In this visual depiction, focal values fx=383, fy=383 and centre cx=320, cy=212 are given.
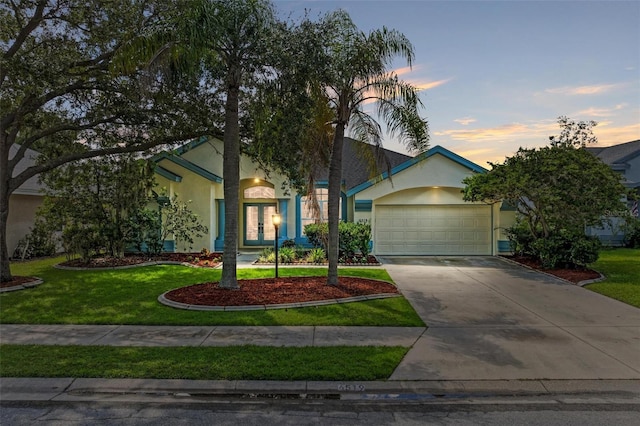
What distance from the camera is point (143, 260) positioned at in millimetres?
14320

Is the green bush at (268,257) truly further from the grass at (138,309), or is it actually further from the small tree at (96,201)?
the small tree at (96,201)

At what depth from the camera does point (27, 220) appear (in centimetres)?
1648

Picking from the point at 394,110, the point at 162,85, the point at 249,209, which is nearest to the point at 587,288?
the point at 394,110

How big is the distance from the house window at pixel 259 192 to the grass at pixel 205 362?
13008 mm

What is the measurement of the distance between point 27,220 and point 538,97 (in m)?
21.3

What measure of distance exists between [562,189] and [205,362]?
11.6 metres

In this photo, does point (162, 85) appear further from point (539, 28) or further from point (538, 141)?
point (538, 141)

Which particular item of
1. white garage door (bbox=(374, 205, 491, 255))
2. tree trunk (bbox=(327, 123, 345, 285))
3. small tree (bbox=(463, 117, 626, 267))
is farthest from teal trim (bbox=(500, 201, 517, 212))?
tree trunk (bbox=(327, 123, 345, 285))

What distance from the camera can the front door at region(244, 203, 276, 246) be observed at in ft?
60.5

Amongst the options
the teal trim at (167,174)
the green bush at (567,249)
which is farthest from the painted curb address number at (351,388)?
the teal trim at (167,174)

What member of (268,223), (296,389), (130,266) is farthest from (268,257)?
(296,389)

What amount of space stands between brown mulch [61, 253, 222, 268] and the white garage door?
7.11 meters

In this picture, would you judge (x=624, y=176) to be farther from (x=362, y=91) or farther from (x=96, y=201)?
(x=96, y=201)

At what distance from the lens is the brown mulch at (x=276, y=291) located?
8273mm
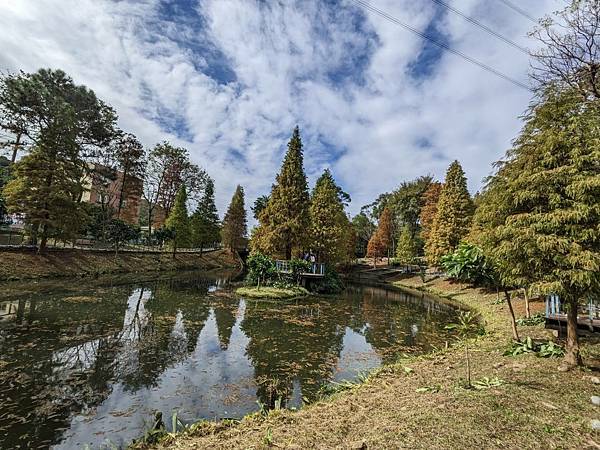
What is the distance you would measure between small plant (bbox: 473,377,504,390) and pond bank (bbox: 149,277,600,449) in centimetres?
6

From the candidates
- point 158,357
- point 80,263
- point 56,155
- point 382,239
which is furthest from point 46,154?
point 382,239

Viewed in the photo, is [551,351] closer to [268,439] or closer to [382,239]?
[268,439]

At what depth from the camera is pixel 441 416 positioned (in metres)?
4.12

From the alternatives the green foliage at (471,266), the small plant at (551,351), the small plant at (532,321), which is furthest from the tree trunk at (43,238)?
the small plant at (532,321)

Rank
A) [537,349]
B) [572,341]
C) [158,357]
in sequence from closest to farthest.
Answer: [572,341]
[537,349]
[158,357]

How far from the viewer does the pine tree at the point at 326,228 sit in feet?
93.5

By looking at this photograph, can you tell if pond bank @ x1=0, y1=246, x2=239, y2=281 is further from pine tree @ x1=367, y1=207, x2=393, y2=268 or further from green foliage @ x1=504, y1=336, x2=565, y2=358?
green foliage @ x1=504, y1=336, x2=565, y2=358

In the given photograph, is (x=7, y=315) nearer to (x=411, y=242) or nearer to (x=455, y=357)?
(x=455, y=357)

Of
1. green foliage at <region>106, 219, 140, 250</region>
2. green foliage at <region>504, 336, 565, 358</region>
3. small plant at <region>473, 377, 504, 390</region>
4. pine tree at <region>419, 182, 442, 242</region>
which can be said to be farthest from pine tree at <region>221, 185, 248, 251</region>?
small plant at <region>473, 377, 504, 390</region>

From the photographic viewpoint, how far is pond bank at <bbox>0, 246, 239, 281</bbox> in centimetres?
1953

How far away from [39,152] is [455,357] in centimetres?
2768

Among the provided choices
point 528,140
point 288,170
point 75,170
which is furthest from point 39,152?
point 528,140

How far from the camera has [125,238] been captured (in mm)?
30359

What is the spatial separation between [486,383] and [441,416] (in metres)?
1.74
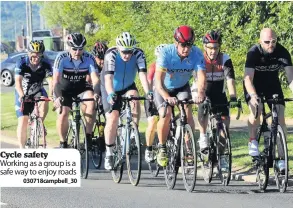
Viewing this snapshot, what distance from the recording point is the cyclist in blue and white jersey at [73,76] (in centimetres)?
1450

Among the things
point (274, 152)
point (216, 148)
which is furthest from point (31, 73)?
point (274, 152)

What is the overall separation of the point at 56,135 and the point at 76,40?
8.05 m

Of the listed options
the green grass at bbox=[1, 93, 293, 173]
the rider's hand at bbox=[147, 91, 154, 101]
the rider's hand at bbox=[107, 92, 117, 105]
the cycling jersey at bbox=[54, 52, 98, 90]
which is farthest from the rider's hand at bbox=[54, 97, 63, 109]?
the green grass at bbox=[1, 93, 293, 173]

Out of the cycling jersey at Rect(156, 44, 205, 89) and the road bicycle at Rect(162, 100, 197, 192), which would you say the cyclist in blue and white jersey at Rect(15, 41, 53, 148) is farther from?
the road bicycle at Rect(162, 100, 197, 192)

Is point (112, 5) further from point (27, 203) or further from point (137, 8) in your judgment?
point (27, 203)

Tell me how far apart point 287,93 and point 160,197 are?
12764 millimetres

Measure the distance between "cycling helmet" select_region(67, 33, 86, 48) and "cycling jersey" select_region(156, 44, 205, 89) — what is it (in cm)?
177

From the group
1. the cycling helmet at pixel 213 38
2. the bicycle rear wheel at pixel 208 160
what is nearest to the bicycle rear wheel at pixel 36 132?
the bicycle rear wheel at pixel 208 160

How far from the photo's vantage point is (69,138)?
14969 mm

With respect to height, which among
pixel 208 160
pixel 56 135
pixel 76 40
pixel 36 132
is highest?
pixel 76 40

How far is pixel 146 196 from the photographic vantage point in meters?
12.5

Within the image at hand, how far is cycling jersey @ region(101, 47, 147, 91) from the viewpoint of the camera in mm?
13820

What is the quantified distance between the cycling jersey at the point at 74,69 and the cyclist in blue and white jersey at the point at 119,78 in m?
0.53

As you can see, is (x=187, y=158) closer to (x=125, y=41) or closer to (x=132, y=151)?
(x=132, y=151)
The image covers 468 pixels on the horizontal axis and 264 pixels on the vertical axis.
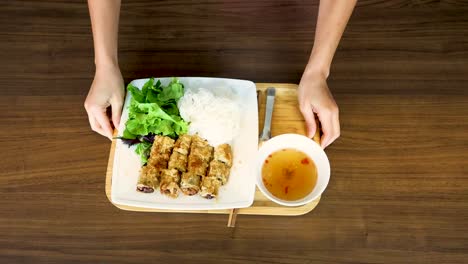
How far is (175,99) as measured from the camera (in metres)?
1.52

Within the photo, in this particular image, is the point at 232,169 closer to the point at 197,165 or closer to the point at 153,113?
the point at 197,165

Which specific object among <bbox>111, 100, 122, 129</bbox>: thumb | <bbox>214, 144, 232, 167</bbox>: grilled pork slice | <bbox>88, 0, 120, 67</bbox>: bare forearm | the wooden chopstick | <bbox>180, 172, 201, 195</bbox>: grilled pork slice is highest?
<bbox>88, 0, 120, 67</bbox>: bare forearm

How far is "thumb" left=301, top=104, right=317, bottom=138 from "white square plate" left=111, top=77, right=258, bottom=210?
0.61 feet

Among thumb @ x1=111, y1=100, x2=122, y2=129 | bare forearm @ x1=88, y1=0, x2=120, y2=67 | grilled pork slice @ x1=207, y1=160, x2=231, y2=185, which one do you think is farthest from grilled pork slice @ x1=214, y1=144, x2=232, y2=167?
bare forearm @ x1=88, y1=0, x2=120, y2=67

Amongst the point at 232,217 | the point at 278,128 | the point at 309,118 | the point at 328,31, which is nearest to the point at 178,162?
the point at 232,217

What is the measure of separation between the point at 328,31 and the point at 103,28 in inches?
33.4

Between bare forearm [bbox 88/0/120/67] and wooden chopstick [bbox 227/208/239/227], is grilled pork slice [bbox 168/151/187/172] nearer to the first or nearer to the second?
wooden chopstick [bbox 227/208/239/227]

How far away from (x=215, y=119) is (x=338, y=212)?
1.86ft

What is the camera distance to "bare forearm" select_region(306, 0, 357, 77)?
4.81ft

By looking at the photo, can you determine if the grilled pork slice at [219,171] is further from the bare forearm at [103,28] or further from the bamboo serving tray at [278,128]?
the bare forearm at [103,28]

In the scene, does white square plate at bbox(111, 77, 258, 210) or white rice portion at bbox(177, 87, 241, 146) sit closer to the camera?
white square plate at bbox(111, 77, 258, 210)

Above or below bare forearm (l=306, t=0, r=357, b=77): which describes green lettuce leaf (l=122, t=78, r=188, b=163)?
below

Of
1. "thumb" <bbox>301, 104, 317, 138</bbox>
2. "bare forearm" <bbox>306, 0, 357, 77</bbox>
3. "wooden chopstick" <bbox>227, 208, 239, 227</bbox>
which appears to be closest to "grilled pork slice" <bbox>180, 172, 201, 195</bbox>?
"wooden chopstick" <bbox>227, 208, 239, 227</bbox>

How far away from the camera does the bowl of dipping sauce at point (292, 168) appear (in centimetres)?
137
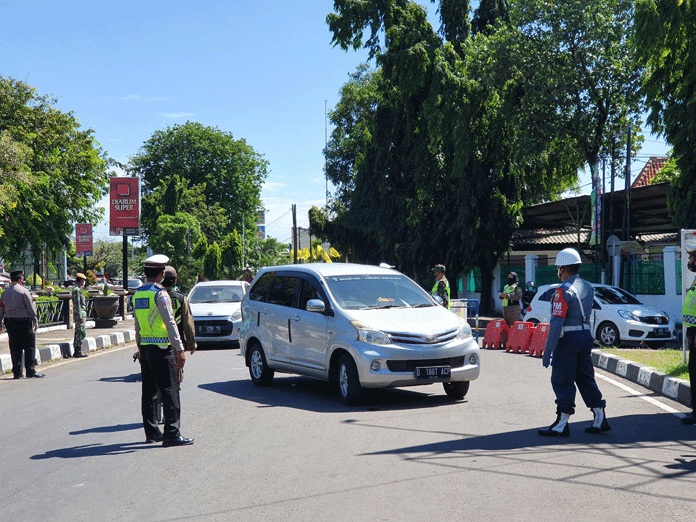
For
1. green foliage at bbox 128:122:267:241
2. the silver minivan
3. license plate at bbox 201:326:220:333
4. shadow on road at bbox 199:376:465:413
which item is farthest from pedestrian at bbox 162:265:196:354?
green foliage at bbox 128:122:267:241

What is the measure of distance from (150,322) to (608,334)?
13.1 meters

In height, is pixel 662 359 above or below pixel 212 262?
below

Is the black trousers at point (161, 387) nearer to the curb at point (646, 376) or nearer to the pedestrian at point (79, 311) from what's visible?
the curb at point (646, 376)

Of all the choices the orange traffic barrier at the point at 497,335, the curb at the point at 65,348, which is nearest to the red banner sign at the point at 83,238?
the curb at the point at 65,348

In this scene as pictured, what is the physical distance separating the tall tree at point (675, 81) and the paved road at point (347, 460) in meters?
9.53

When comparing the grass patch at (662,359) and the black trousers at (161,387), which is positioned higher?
the black trousers at (161,387)

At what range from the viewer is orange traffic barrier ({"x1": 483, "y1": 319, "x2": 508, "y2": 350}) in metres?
19.0

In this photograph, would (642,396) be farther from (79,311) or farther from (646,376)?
(79,311)

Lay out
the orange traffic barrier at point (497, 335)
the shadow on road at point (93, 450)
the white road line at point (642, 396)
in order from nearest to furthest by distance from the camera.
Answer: the shadow on road at point (93, 450), the white road line at point (642, 396), the orange traffic barrier at point (497, 335)

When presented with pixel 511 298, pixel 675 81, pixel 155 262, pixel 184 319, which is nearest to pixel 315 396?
pixel 184 319

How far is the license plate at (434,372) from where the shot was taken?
938 centimetres

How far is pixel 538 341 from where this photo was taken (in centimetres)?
1686

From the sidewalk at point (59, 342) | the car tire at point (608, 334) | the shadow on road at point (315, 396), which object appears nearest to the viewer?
the shadow on road at point (315, 396)

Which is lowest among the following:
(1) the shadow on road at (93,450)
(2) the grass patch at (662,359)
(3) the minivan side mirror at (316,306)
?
(1) the shadow on road at (93,450)
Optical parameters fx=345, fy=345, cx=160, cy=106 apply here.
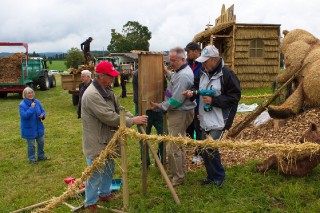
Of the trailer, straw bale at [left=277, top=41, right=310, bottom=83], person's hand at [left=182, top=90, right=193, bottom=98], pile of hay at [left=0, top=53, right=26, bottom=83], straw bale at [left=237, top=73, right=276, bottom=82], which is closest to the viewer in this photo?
person's hand at [left=182, top=90, right=193, bottom=98]

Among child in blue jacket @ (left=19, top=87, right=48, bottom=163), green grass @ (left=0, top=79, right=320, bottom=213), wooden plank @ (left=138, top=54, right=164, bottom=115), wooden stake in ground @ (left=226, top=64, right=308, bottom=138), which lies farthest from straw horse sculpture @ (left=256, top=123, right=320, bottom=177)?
child in blue jacket @ (left=19, top=87, right=48, bottom=163)

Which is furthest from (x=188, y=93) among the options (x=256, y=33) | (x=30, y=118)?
(x=256, y=33)

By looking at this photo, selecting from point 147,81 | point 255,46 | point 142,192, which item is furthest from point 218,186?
point 255,46

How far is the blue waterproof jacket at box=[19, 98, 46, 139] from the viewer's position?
21.6ft

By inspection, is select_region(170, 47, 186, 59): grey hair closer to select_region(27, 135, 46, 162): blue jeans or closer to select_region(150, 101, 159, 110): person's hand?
select_region(150, 101, 159, 110): person's hand

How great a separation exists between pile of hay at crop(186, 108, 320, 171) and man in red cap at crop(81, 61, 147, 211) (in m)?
1.92

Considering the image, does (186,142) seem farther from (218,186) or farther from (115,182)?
(115,182)

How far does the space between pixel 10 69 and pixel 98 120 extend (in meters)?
16.0

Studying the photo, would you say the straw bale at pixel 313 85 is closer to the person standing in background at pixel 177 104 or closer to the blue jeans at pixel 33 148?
the person standing in background at pixel 177 104

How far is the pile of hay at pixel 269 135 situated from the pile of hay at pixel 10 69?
14.3 metres

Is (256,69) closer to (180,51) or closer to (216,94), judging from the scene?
(180,51)

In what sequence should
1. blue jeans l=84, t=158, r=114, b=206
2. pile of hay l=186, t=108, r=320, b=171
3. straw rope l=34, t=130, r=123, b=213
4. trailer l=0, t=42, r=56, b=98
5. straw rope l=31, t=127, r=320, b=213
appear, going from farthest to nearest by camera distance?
trailer l=0, t=42, r=56, b=98, pile of hay l=186, t=108, r=320, b=171, blue jeans l=84, t=158, r=114, b=206, straw rope l=34, t=130, r=123, b=213, straw rope l=31, t=127, r=320, b=213

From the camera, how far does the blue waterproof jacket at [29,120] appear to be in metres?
6.57

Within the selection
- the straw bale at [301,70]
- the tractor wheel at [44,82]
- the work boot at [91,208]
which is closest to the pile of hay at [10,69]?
the tractor wheel at [44,82]
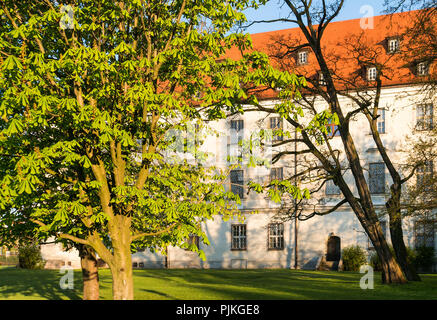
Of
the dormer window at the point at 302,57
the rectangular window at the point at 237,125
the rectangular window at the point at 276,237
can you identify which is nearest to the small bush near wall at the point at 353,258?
the rectangular window at the point at 276,237

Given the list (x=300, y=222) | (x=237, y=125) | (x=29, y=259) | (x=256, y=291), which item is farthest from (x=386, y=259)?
(x=29, y=259)

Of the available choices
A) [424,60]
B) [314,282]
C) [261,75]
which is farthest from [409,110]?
[261,75]

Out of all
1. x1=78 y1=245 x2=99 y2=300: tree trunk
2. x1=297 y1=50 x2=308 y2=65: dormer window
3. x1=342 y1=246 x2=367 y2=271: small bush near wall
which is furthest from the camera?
x1=297 y1=50 x2=308 y2=65: dormer window

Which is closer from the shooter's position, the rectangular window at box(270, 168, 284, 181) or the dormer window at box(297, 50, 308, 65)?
the rectangular window at box(270, 168, 284, 181)

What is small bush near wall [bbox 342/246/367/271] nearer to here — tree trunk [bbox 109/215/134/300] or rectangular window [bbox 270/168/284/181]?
rectangular window [bbox 270/168/284/181]

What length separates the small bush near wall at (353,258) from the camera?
37.5 m

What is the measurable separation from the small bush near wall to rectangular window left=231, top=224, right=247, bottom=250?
8.23m

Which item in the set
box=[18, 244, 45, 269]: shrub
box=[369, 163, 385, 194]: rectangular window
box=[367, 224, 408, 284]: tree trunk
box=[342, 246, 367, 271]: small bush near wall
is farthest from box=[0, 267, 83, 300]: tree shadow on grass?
box=[369, 163, 385, 194]: rectangular window

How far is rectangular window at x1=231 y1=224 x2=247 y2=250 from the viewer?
140ft

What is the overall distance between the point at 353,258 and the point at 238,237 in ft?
31.1

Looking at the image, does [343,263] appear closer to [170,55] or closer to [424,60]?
[424,60]

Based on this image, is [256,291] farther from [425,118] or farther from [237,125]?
[237,125]

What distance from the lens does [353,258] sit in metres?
37.5

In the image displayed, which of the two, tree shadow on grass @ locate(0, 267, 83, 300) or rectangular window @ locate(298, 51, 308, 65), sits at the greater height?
rectangular window @ locate(298, 51, 308, 65)
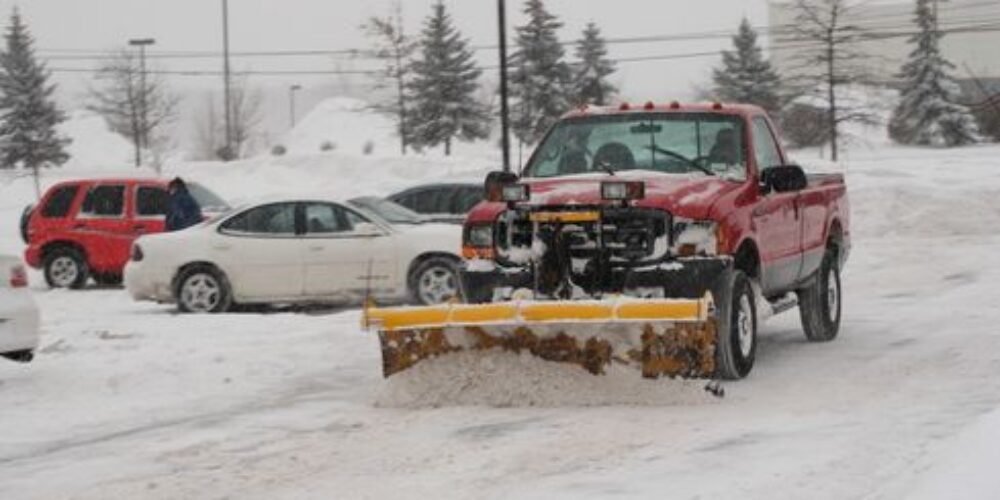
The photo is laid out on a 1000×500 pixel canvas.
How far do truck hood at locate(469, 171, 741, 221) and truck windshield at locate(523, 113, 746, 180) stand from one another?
0.28 m

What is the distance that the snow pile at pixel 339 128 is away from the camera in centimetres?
10450

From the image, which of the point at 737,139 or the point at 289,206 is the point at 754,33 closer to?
the point at 289,206

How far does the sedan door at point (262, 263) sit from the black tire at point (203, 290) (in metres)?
0.12

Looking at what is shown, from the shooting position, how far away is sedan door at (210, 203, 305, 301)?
15572mm

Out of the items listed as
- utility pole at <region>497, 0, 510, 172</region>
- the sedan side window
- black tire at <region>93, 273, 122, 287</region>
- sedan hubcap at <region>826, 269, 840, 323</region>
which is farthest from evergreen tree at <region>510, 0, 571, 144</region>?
sedan hubcap at <region>826, 269, 840, 323</region>

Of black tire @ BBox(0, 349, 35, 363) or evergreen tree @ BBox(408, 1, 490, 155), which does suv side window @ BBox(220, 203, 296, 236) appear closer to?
black tire @ BBox(0, 349, 35, 363)

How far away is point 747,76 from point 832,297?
6277cm

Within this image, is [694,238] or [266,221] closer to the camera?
[694,238]

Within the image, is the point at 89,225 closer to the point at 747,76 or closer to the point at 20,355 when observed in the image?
the point at 20,355

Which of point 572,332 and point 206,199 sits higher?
point 206,199

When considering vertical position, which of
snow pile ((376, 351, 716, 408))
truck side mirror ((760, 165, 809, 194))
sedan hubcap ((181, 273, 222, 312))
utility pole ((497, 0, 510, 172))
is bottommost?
snow pile ((376, 351, 716, 408))

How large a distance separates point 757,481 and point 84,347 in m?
7.49

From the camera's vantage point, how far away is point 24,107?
6025 centimetres

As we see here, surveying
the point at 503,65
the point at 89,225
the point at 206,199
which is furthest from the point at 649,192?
the point at 503,65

PROBLEM DETAILS: Convert the records from the line with "In what sequence should" up to and including the line with "appear, going from" into a JSON list of strings, one string per line, leaving out blank lines.

RESPONSE TO THIS TASK:
[
  "In what sequence should",
  "1. blue jeans l=84, t=158, r=114, b=206",
  "2. pile of hay l=186, t=108, r=320, b=171",
  "3. straw rope l=34, t=130, r=123, b=213",
  "4. trailer l=0, t=42, r=56, b=98",
  "5. straw rope l=31, t=127, r=320, b=213",
  "appear, going from farthest to nearest by camera distance?"
]